Requirements: Count the lines in the rows below that contain the string "steps", with case counting. Reply with the number alone.

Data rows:
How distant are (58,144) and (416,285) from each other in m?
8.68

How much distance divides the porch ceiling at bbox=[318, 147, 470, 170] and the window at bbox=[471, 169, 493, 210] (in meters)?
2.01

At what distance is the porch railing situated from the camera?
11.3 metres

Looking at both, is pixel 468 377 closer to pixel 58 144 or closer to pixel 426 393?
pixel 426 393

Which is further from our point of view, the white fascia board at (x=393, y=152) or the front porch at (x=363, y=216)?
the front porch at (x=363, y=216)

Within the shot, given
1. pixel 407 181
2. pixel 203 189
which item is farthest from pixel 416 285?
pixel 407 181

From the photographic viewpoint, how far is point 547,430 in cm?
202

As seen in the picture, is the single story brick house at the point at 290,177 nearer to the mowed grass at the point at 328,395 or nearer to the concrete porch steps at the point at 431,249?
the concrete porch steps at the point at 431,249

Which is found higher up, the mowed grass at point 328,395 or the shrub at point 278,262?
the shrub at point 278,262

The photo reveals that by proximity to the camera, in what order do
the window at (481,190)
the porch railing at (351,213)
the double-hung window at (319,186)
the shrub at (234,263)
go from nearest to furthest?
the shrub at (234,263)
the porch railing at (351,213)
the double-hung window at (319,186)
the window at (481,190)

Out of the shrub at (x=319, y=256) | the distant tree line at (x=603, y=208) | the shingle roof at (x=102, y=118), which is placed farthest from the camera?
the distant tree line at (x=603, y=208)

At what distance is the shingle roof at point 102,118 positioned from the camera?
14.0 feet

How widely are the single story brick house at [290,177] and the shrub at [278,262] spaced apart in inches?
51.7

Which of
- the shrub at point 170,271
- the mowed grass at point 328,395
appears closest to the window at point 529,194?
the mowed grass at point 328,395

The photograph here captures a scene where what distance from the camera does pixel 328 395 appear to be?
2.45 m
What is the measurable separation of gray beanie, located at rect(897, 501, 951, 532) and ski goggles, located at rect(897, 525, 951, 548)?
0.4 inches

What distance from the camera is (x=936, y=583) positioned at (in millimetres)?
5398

Expected answer: 2